- Passage:
This infographic shares information about the upcoming Supermoon (since this infographic was created before the Supermoon). According to this infographic, it was about 30,000 km (ask your students to figure out how many miles that is), closer to the Earth than on an average day. There are also about three to four Supermoons per annum.
Hypothesize with your students why this Supermoon is exceptional, if there are several each year. Also, how does it affect the tide? It is a fact that the moon affects the tide, but what is it about the moon that affects the tide. Have your students explain this phenomena in their own way, by drawing, video, using words, or any way that makes sense to them and may help other students understand.
Argumentatively, more has changed in the past 100 years, than in any 100 year period before, as this infographic shows. The first step in teaching this infographic, and teaching any part of history, is to consider the cause and impact of these changes. While most students, and many administrators, may argue the unimportance of studying history, at least in comparison to other subjects related to technology. However, these technologies have shaped the past 100 years, and it is important to understand the past impact of these technologies, in order to understand the future impact of other technologies.

- Material supplied:

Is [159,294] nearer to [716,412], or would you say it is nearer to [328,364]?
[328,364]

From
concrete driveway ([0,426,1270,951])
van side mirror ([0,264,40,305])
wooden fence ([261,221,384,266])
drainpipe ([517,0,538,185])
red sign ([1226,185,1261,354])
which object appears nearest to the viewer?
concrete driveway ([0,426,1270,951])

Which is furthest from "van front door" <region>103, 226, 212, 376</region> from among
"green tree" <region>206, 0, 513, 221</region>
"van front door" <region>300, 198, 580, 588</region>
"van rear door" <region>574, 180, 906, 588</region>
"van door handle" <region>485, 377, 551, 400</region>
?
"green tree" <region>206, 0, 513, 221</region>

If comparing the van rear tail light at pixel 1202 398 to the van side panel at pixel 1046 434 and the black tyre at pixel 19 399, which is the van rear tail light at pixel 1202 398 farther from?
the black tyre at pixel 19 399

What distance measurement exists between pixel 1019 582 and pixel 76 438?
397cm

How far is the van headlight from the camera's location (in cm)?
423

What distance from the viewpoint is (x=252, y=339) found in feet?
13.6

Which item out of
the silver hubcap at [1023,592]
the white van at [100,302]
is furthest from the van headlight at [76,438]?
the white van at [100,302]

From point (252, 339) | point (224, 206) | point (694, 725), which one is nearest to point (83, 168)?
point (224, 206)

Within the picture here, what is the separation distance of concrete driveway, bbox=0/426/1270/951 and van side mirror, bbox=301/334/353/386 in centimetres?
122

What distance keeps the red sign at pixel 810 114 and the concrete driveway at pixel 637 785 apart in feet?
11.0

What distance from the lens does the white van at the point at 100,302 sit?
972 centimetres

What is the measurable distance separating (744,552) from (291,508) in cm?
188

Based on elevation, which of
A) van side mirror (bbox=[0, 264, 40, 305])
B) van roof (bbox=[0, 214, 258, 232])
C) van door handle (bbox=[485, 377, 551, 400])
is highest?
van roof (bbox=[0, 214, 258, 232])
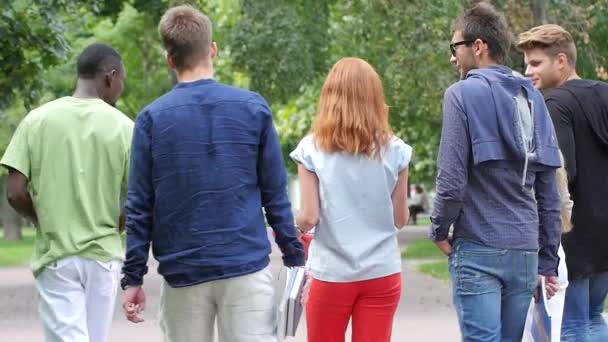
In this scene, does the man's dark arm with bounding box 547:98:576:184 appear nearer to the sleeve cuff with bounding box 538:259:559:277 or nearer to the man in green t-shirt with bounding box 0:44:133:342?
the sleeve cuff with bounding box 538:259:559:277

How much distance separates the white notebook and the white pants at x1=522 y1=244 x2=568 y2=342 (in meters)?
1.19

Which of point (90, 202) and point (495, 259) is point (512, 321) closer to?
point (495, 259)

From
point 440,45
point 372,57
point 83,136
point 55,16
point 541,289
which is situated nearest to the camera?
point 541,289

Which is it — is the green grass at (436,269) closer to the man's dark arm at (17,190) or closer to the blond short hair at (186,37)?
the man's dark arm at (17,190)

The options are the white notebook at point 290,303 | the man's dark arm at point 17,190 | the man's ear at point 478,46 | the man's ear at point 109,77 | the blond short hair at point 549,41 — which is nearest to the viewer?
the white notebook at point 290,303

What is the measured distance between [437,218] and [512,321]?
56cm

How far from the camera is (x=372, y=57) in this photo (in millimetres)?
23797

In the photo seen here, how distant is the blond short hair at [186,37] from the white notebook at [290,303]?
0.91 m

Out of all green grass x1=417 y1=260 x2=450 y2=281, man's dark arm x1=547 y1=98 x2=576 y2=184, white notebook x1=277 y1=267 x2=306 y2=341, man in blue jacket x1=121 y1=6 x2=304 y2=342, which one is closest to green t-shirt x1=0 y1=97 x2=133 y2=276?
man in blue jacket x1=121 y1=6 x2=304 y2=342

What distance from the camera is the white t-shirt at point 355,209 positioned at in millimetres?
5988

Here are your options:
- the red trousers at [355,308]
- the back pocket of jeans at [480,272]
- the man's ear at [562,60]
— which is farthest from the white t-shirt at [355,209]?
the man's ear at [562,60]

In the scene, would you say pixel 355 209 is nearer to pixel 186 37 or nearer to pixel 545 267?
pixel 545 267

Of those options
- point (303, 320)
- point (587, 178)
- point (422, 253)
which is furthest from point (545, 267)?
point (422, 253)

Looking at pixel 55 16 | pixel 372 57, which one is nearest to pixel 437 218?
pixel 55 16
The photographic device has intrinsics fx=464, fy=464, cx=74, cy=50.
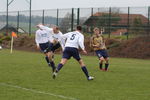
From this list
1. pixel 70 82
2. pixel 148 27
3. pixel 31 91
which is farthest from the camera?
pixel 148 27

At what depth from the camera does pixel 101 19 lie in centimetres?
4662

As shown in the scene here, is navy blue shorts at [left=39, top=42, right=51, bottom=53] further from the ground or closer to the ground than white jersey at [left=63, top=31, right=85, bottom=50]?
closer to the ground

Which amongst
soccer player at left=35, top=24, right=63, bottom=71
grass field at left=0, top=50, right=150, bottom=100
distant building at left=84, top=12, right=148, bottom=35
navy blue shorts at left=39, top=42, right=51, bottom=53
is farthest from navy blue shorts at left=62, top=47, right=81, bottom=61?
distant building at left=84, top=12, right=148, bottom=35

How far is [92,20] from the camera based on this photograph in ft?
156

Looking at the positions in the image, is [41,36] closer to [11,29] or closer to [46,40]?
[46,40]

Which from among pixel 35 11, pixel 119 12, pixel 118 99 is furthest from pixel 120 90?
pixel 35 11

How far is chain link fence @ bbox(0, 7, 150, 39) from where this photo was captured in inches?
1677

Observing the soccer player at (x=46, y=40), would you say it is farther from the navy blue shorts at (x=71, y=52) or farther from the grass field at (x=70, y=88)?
==
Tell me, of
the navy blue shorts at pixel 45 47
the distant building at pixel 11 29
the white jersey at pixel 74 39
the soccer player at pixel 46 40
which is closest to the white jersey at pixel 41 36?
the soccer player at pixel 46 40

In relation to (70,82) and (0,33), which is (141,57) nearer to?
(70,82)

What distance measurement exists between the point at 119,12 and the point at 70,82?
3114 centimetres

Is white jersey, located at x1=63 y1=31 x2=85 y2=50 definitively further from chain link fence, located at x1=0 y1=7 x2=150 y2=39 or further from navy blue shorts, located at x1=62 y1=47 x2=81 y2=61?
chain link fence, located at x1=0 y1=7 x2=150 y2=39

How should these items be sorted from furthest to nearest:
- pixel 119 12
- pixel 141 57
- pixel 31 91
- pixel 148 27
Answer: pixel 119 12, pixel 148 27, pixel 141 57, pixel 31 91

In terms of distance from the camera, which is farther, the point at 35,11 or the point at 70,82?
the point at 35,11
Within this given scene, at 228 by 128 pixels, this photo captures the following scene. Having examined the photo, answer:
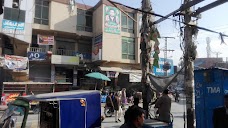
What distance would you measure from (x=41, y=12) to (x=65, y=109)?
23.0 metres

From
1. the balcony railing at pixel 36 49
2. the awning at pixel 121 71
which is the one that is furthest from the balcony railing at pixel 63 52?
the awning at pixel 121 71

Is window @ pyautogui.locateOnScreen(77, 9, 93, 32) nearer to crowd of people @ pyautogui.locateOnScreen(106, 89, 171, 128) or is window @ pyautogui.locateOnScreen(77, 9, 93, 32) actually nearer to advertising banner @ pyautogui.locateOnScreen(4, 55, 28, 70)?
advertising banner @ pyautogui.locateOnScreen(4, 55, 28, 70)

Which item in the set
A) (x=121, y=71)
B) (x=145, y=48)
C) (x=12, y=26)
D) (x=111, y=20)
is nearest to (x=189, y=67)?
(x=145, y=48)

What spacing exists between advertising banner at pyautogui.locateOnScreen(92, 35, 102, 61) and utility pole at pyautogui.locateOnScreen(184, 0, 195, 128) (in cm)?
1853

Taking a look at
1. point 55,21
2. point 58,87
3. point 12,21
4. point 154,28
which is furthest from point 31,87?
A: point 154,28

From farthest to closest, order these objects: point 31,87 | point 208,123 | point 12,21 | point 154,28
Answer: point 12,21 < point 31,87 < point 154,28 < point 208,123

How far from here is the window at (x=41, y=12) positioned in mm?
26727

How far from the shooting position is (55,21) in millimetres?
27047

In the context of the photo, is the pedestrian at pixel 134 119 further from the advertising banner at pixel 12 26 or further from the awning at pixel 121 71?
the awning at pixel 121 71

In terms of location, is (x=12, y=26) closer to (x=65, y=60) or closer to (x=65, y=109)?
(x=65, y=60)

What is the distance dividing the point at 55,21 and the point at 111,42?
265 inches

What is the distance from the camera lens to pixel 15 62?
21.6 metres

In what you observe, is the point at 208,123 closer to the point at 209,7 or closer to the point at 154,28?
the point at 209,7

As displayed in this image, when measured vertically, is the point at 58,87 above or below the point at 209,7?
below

- Assignment:
Write out the part of the text on infographics starting with "Argumentatively, more has" and going on through "of other technologies.". The entries are separate material and have nothing to do with the text on infographics.

- Answer area:
Argumentatively, more has changed in the past 100 years, than in any 100 year period before, as this infographic shows. The first step in teaching this infographic, and teaching any part of history, is to consider the cause and impact of these changes. While most students, and many administrators, may argue the unimportance of studying history, at least in comparison to other subjects related to technology. However, these technologies have shaped the past 100 years, and it is important to understand the past impact of these technologies, in order to understand the future impact of other technologies.